And don't get me started on Gordon's final episode. It was so strange to be watching it between my fingers because reducing him to the animalian black made me want to throw things and at the same time Sterling K. Brown was giving the best performance Supernatural has ever seen.
Huh. I took "Fresh Blood" as an indication that Sam was well on his way to choosing (through free will*) to assume the throne of the anti-Christ due to his complete willingness to murder Gordon before Gordon was vampired (followed by actually murdering Gordon); with Gordon as the tragic hero whom remains the good guy to the end, since, despite a literal loss of humanity (compare/contrast to Sam), Gordon goes out embodying the best traits of a hunter.

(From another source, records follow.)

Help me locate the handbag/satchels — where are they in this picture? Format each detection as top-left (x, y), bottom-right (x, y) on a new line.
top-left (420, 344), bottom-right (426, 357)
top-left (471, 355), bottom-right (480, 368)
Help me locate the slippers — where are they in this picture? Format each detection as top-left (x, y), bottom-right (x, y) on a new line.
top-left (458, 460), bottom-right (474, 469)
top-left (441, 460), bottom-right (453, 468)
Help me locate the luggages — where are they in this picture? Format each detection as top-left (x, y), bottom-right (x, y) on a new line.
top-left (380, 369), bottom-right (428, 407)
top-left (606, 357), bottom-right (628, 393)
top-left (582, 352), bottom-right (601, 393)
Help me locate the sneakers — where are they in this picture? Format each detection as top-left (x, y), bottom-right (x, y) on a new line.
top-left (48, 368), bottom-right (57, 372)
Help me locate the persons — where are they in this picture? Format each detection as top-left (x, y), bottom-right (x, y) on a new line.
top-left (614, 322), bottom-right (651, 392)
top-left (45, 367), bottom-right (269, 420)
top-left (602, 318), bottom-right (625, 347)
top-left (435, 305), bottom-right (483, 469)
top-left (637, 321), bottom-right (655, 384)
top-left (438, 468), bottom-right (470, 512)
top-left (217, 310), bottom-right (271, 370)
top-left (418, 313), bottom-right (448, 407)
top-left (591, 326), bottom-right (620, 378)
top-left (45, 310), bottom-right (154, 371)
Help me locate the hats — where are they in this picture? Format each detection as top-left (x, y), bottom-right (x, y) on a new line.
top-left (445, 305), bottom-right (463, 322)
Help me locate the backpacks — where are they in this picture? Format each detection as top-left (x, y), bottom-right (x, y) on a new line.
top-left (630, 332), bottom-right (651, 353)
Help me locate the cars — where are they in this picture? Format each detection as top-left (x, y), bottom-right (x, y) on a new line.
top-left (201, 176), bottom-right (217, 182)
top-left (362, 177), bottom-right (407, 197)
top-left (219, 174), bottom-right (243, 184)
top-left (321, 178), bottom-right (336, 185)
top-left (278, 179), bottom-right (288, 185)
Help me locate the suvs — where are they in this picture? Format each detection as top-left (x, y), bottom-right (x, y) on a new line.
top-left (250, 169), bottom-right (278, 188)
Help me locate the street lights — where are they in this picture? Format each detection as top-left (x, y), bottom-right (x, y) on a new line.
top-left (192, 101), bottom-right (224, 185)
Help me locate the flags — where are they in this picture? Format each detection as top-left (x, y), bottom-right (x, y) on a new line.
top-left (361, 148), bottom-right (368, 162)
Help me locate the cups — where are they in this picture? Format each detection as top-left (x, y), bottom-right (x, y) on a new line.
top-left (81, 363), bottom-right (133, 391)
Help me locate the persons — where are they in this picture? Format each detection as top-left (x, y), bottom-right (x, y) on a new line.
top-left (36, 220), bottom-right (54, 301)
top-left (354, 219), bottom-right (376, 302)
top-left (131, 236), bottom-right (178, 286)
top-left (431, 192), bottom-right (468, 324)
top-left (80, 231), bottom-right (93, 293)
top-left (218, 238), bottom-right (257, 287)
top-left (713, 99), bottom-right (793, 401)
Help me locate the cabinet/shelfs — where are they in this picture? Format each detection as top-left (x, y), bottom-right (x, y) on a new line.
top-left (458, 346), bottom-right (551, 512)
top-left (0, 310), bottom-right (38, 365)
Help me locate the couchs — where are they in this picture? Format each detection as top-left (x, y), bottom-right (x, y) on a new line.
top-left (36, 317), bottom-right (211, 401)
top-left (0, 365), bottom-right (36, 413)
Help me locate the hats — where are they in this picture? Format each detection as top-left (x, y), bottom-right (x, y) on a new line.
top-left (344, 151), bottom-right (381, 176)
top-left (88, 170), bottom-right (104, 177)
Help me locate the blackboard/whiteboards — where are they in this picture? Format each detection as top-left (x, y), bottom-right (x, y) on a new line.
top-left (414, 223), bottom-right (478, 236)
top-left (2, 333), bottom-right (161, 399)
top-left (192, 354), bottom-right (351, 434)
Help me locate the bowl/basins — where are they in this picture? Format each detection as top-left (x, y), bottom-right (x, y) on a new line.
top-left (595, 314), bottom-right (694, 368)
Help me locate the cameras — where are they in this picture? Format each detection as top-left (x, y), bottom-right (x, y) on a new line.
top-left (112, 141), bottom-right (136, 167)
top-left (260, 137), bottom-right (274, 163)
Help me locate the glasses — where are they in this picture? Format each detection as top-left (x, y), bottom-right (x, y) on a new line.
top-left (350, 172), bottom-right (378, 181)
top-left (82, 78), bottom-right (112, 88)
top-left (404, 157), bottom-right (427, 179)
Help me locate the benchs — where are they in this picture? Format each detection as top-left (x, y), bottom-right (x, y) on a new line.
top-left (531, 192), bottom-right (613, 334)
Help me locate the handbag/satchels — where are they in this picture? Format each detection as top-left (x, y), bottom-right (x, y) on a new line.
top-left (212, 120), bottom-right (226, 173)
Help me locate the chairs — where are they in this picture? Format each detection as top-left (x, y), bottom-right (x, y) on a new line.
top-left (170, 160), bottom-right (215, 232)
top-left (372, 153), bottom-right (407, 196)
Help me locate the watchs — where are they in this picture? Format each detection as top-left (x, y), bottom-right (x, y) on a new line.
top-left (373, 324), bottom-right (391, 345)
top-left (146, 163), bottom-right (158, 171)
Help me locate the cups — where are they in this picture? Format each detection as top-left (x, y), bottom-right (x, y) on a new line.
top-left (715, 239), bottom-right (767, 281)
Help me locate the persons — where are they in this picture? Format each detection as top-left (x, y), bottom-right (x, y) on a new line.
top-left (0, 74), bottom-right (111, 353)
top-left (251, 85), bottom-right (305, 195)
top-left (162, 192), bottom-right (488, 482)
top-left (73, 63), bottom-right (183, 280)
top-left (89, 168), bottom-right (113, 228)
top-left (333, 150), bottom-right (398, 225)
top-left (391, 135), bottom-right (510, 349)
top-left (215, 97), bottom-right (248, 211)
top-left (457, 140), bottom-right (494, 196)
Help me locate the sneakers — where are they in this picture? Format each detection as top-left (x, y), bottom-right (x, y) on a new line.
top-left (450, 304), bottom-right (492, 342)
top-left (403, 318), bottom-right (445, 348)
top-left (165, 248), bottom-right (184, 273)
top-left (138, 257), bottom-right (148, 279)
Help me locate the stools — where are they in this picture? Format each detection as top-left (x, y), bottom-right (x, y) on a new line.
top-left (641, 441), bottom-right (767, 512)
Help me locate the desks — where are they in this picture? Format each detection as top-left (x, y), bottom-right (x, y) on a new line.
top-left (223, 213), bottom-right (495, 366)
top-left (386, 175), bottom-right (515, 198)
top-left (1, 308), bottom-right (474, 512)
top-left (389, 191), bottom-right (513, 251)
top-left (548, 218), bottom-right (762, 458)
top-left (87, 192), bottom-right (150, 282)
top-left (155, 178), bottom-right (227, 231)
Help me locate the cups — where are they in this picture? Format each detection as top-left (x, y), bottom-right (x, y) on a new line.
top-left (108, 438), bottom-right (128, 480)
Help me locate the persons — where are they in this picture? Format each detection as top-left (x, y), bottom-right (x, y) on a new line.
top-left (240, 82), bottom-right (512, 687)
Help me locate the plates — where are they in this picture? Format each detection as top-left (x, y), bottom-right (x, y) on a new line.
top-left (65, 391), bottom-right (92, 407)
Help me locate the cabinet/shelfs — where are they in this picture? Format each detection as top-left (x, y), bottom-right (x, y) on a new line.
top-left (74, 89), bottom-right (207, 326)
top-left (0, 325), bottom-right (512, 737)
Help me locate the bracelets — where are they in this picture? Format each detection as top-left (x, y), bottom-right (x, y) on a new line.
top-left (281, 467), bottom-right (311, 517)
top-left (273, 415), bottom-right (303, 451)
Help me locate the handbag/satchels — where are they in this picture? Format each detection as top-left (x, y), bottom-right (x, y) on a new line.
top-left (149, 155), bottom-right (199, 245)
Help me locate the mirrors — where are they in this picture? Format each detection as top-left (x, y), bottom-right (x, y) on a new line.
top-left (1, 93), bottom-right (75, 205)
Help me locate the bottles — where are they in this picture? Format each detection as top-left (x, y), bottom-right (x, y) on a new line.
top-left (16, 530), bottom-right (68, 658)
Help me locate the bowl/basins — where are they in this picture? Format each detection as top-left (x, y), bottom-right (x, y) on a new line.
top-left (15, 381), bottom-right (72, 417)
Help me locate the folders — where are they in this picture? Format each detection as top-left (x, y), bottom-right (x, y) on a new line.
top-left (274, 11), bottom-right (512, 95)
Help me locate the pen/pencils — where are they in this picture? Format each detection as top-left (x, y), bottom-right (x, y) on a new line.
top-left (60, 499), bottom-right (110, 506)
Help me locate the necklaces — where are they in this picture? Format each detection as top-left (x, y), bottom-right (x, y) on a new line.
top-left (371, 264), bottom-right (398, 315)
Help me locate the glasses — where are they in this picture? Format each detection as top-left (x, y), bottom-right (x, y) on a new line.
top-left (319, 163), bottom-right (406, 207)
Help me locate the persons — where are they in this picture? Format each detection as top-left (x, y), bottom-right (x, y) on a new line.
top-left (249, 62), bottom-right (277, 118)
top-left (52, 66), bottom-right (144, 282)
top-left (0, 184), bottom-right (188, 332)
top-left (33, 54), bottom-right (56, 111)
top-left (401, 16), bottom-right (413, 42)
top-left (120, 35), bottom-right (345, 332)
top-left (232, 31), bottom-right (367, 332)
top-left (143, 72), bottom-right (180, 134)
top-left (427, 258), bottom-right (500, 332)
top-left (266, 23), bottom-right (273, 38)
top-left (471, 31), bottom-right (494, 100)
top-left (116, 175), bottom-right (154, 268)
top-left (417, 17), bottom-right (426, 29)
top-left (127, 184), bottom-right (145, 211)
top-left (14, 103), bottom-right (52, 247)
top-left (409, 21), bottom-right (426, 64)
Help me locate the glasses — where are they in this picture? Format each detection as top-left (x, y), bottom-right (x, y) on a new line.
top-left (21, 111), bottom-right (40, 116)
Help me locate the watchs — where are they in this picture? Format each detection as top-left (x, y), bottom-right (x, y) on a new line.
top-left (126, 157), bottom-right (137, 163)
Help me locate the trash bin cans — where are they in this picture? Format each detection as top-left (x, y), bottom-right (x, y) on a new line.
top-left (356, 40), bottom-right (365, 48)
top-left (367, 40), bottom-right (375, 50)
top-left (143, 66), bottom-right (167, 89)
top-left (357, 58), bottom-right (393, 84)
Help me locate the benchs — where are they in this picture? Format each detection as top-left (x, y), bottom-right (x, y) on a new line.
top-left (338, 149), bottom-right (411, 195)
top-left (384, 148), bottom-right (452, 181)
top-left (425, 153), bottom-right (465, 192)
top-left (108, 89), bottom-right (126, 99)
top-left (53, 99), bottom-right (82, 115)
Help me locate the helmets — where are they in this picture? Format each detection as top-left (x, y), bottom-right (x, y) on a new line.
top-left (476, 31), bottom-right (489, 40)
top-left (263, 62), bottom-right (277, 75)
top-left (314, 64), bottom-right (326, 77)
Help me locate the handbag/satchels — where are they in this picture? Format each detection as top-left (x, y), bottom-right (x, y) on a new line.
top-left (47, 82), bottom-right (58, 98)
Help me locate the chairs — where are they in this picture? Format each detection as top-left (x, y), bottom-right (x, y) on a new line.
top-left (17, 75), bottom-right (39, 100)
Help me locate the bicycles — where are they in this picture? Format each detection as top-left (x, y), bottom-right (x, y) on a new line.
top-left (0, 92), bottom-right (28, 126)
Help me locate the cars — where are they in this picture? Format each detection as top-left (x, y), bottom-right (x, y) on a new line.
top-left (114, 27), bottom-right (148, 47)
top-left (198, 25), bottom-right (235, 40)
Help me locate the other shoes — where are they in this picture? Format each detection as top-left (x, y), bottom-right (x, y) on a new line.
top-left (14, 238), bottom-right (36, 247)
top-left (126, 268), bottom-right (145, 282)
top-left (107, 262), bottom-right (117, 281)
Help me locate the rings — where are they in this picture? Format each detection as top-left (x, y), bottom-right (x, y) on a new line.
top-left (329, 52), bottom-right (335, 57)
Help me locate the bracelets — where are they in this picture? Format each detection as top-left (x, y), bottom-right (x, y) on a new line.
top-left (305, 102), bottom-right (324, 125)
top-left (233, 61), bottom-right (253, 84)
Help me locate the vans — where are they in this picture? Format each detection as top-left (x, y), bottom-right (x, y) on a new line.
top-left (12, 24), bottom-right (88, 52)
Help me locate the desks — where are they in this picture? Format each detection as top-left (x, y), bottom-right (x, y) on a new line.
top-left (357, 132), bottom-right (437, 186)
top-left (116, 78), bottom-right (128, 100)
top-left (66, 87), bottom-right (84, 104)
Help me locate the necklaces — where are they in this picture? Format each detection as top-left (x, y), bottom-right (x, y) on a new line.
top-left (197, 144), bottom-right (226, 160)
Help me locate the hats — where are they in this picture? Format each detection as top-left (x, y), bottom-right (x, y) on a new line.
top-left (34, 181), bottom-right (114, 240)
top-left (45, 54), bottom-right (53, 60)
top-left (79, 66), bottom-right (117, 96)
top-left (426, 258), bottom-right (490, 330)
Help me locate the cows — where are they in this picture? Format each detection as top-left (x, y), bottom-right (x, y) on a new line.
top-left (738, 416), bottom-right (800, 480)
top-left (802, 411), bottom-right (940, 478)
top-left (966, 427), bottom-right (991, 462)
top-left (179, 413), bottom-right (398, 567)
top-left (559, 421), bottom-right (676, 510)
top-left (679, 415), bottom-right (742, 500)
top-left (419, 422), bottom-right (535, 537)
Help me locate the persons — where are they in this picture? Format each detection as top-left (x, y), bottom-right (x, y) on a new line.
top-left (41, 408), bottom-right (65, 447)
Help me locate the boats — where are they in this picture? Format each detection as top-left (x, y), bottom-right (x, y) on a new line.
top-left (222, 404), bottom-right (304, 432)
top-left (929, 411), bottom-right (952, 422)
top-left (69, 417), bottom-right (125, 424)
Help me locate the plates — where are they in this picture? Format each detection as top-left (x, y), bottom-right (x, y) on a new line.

I could, though, be giving the series too much credit, expecting follow through when the writers' overall track record with race is pretty poor. (I was very surprised that "Fresh Blood" didn't pull a last minute cop-out before Sam murdered Gordon, since "It's okay" cop-outs appear both with Gordon in "Bloodlust" and Jake in "All Hell Breaks Loose, Part II".)
(But I see what you mean about "the animalian black".)
(And Sterling K. Brown did knock it out of the fucking park, didn't he?)
*I'm convinced that "Sam came back wrong." is a big, fat red herring.